Bruno Pouliot with students

Image Caption: Conservator Bruno Pouliot with students Jakki Godfrey and Anya McDavis-Conway after completing treatment of the Sierra Leone dancing hat.

This three-year masters level program in art conservation is one of only five graduate conservation programs in North America. Jointly sponsored by Winterthur and the University of Delaware, the faculty is composed of 12 Winterthur conservators in the Conservation Department and five faculty members from the University of Delaware Art Conservation Department.  Graduates work with major museums and cultural institutions throughout the United States and Europe.

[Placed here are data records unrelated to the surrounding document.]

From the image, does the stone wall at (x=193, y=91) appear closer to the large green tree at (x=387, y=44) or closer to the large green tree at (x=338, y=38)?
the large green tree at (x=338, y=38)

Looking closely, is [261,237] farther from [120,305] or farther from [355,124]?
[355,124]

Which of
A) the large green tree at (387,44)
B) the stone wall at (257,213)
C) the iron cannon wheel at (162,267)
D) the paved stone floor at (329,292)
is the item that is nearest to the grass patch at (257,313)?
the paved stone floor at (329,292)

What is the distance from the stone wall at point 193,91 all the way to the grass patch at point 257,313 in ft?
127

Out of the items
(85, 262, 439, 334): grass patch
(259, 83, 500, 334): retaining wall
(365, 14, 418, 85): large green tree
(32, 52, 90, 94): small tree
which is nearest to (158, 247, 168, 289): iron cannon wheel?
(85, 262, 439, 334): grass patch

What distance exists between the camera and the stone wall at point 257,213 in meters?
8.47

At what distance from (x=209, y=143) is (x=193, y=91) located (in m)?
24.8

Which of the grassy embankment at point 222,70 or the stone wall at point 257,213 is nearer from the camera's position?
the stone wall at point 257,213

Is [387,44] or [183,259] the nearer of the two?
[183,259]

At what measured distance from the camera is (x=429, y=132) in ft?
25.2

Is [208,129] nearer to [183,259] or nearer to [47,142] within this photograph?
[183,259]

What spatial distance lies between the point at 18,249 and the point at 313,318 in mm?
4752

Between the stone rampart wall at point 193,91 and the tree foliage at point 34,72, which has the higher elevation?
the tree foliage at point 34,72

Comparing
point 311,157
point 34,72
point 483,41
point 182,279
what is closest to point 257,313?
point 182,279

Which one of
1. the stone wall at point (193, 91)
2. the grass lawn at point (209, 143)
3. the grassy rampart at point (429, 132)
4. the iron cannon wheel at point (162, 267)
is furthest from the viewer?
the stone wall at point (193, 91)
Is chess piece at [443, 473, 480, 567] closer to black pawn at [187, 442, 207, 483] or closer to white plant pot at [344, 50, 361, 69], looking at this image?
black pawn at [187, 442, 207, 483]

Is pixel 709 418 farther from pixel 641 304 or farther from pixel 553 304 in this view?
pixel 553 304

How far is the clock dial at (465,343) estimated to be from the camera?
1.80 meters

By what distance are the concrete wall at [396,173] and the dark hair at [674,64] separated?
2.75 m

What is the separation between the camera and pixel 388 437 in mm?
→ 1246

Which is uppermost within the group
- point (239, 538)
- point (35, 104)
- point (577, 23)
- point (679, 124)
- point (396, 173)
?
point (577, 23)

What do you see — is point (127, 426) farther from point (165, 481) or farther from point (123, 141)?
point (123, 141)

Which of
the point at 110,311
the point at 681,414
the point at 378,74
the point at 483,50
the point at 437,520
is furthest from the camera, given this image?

Students enter with a distribution of course work in chemistry;  in cultural context such as art history and archeology; and in studio art and craft practices.  They also have at least 400 hours of experience in conservation as a volunteer or technician. They spend their first year at Winterthur rotating through an intensive block of study in each specialty, exploring the fabrication, deterioration, chemistry, preservation, and treatment of each type of material. During the second year, each student chooses a major (and an optional minor), and works closely with the conservator(s) in that specialty while continuing science and elective courses. Their treatment projects and technical studies contribute to the preservation of important objects and the advancement of knowledge in the field. As part of their training, students talk about their work during conservation tours and advise members of the public at the monthly conservation clinics. During the summer and in their final year, students intern at other institutions, ranging from archeological sites in Turkey and leading museums in the US and Europe to Hurricane Katrina damaged institutions on the Gulf coast.

Conservation Student Research & Activities

Student Seminars 

WUDPAC student seminars held on Wednesday afternoon during the school year are open to the public.  During the first semester, students report on their summer work projects in illustrated talks designed for a general audience.  The students’ choice lectures during the second semester allow each second year student to invite a speaker of their choice.

Technical Studies

Each WUDPAC student chooses an object of interest and performs a complete technical study using the analytical instruments available in Winterthur’s Scientific Research and Analysis Laboratory Late in the spring semester, the students report on their results in a half day symposium that is open to the public.


After students complete two years of study at Winterthur and the University of Delaware, they serve a ten month internship at one or more institutions.